Incidentally, is it just me, or do you also find the whole Landmark’s Keystone Art Cinema and Key Cinemas thing confusing? Hell, I compose most of the listings and I still occasionally get the two mixed up because they both have the word “key” in their names.

But I digress.

Ten Canoes, set in an aboriginal community in Australia, starts off with narrator David Gulpilil intoning, “Once upon a time in a land far away,” then laughing and saying, “I’m only joking.” With that, writer/director Rolf de Heer makes it clear that his film will not be a traditional stylized tale. Instead, he takes us back to when oral communication was everything, when the person telling the story felt free to take periodic verbal side trips because he knew his listeners would stick with him to the end.

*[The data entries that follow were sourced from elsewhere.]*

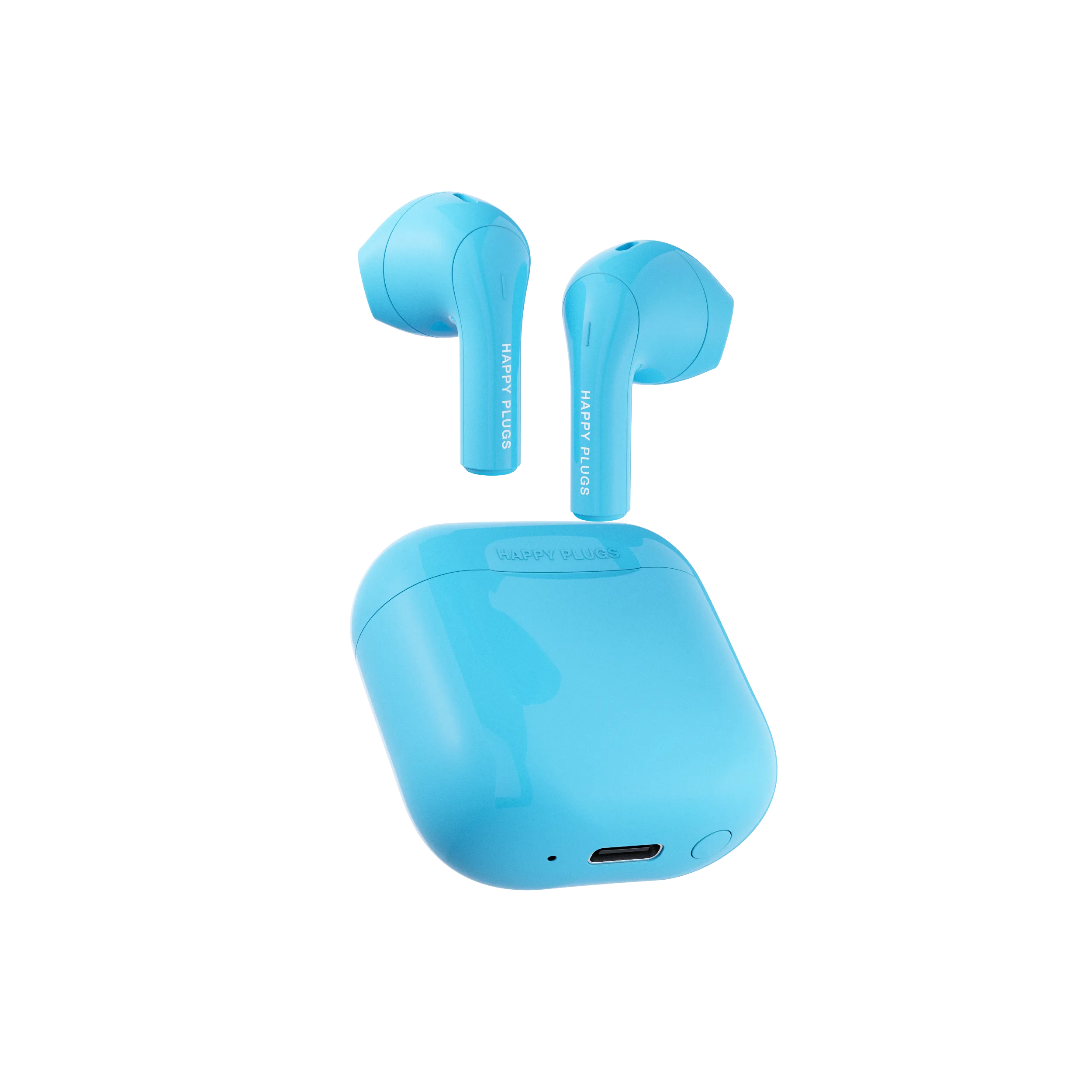 HAPPY PLUGS Joy True Wireless Headphones - Blue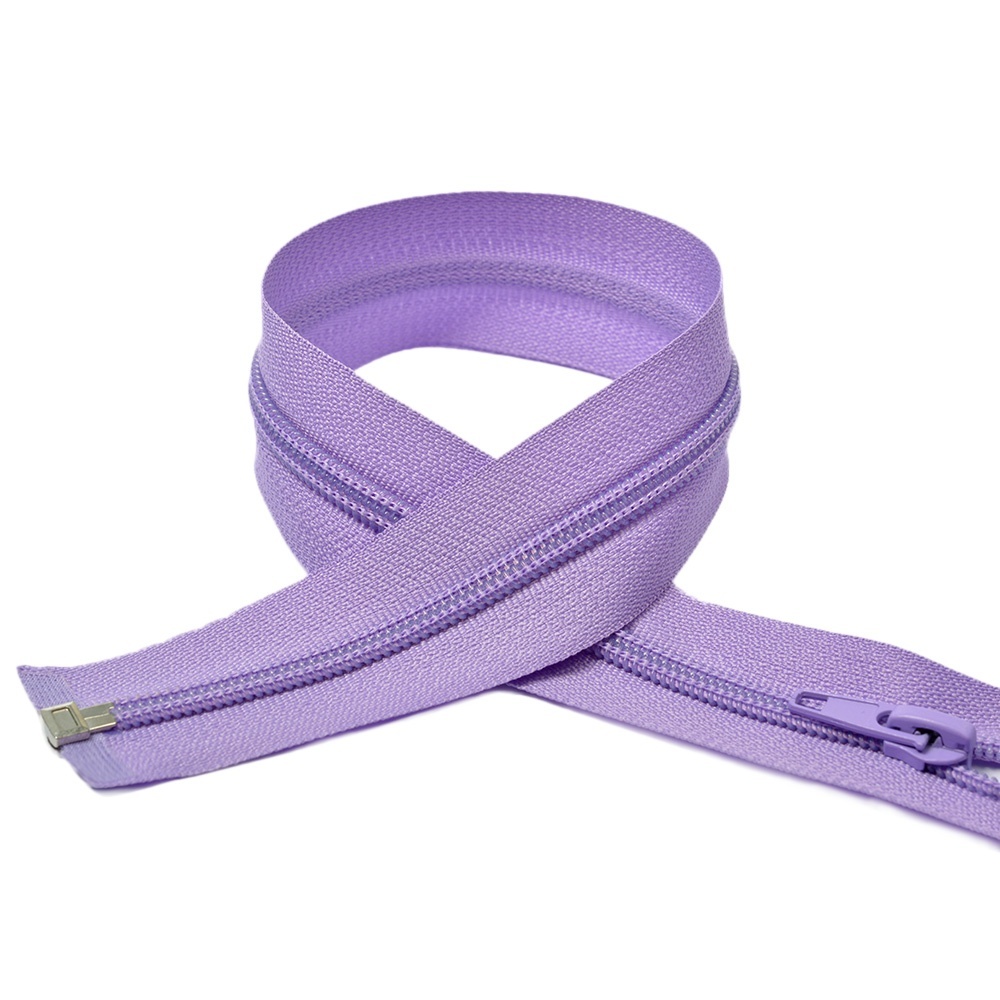 

Молния MaxZipper пластиковая 50 шт, Фиолетовый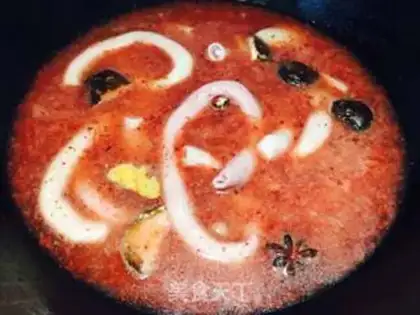 Make Bad intestine step 2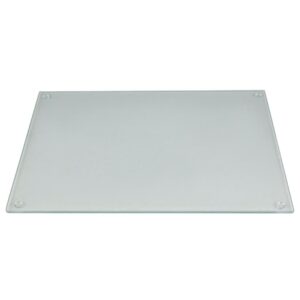 Home Basics Frosted Glass Cutting Board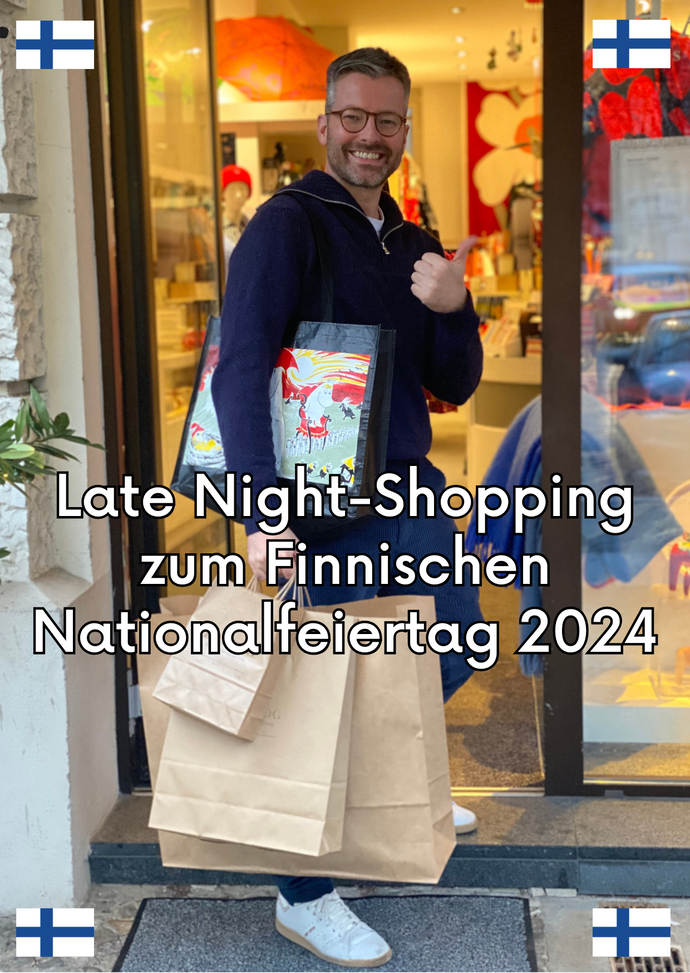 Late Night-Shopping zum finnischen Nationalfeiertag 2024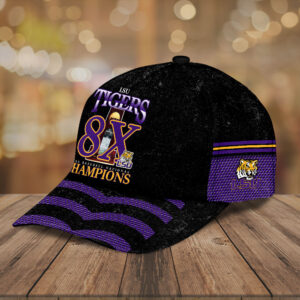 LSU Tigers Baseball Classic Cap - HOATT 11494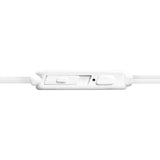 Auriculares Dudao Wired USB Tipo-C brancos (X3S branco)
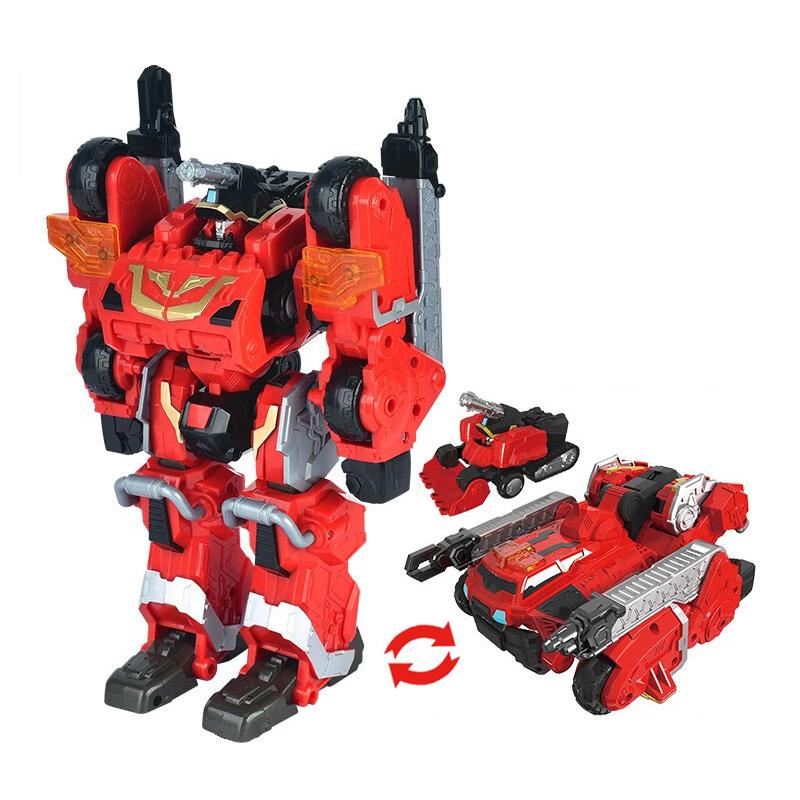 2 IN 1 Tobot Transformationsroboter zu Auto Spielzeug Korea Cartoon Brüder Anime Tobot Verformungsauto Spielzeug für Kinder Geschenk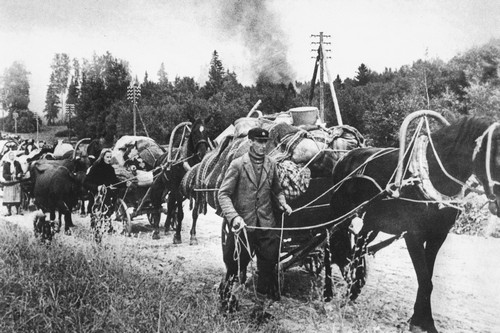 East Brandenburg — historical image
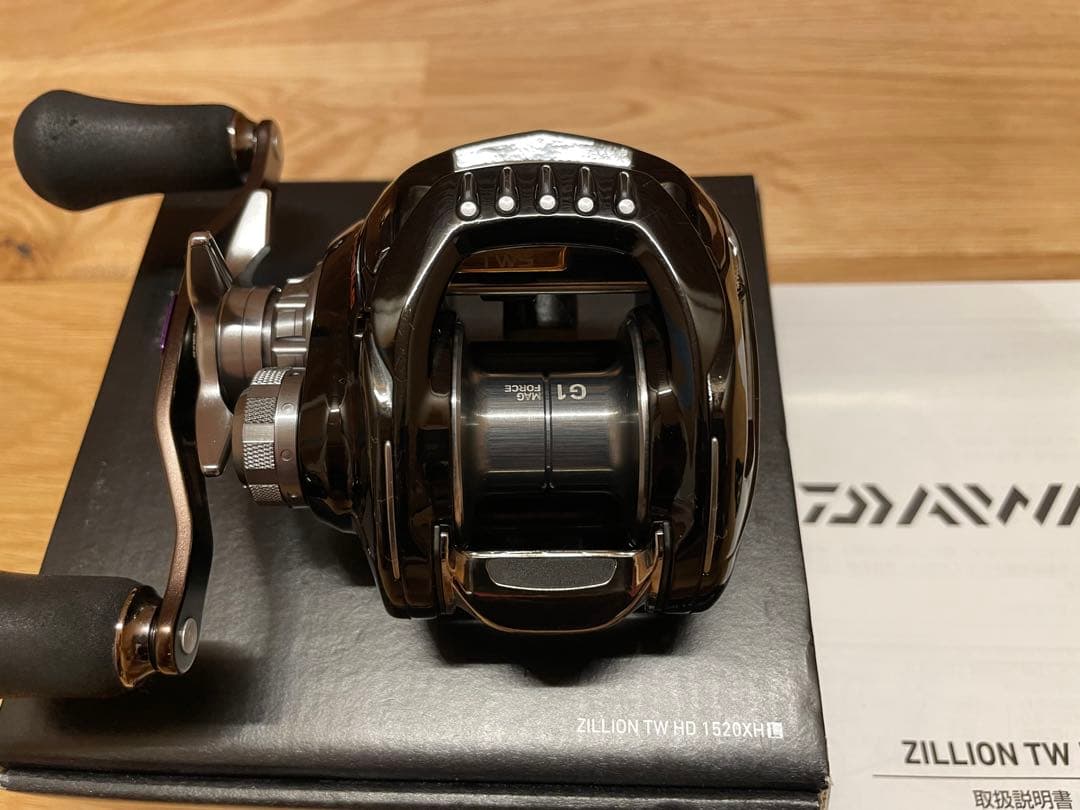 ダイワ 18ジリオン TW HD 1520 XHL - メルカリ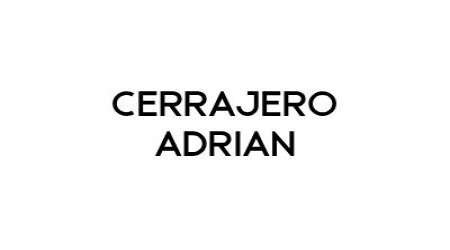 Cerrajero Adrián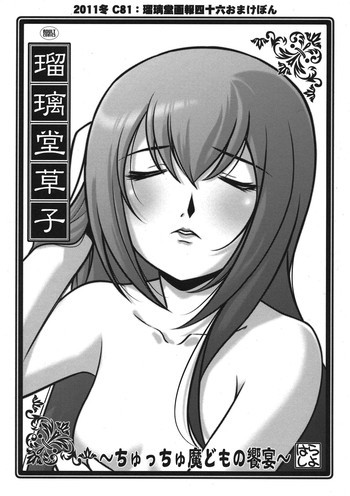 瑠璃堂草子～ちゅっちゅ魔どもの饗宴～の表紙画像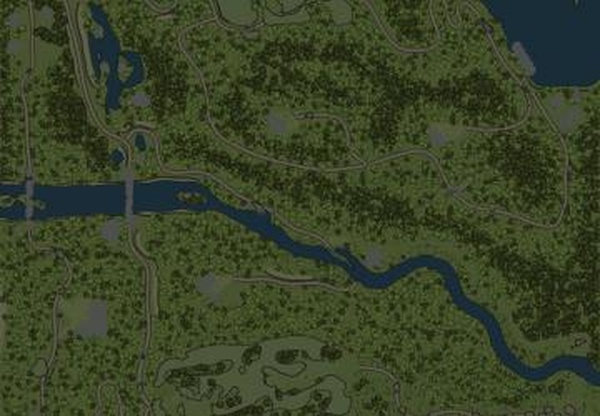 Карта «Малиновка»версия 27.07.19 для Spintires: MudRunner (v22.03.19)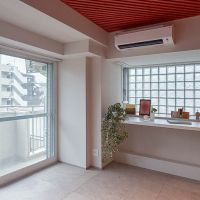 墨田区江東橋の賃貸物件/窓は二重サッシに。断熱性、遮音性を上げています
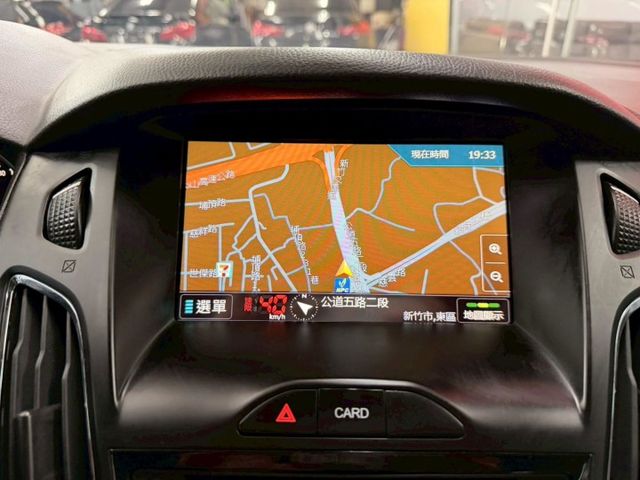 2017 FORD FOCUS 一手僅跑4萬 恆溫 倒車影像 螢幕  第15張相片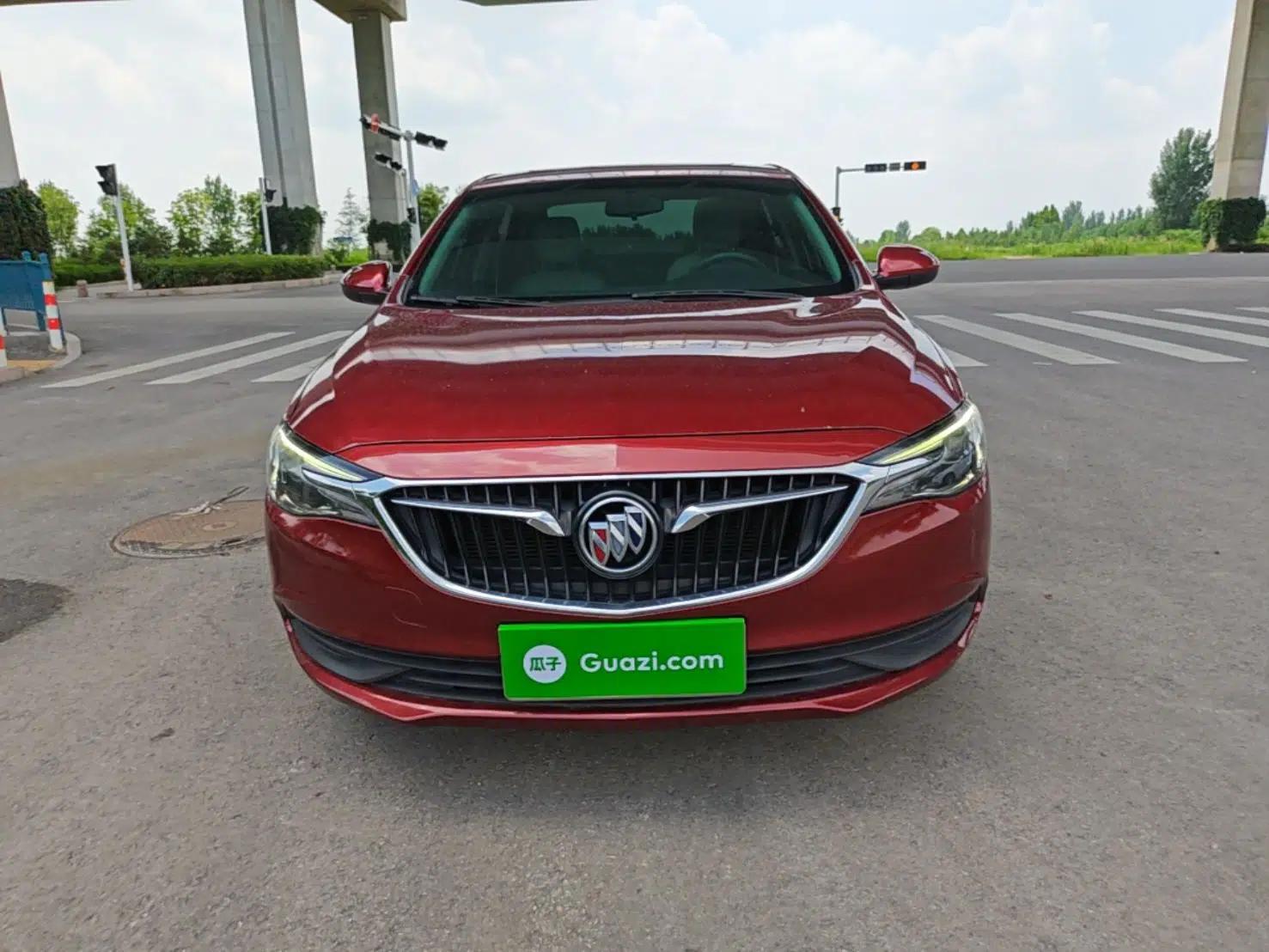 Buick GT 2021 Exemplar 1.5L Automatic Elite Version — миниатюра 2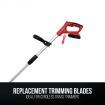 Kuller Replacement Plastic Blade - for Cordless Grass Trimmer Lawn Cutter, 10pcs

Which is what you need to do. When the story starts to wander, resist the urge to squirm and allow yourself to wander with it. There’s a lot to enjoy. The scenery is beautiful, the acting is solid (many of those in the cast are first-time thespians), the story — a cautionary tale about the dangers of coveting one of your brother’s wives — is involving, and there are numerous moments of bawdy humor. Too many stories involving aboriginal people are strident tragedies. Ten Canoes dares to tell its rich tale without tub-thumping. It’s very good.

David Sington’s In the Shadow of the Moon is an exceptional documentary covering the nine Apollo moon missions. Remember how thrilled we were when Neil Armstrong stepped foot on the lunar surface? Remember how we became bored with the subsequent missions? Shadow of the Moon never loses its enthusiasm, as the people involved — including most of the surviving astronauts (except the intensely private Armstrong) — tell their stories. The British production is beautifully assembled with lots of great footage and fascinating anecdotes. It’s hard to believe it took this long for someone to create such a documentary.

In the Shadow of the Moon left me feeling elated over the majesty of it all and sad because of the current pedestrian state of the space program. I wish the filmmakers had included more footage on the surface of the moon. I really wish they could have coaxed Neil Armstrong into talking. Regardless, In the Shadow of the Moon is a doozy, as is Ten Canoes.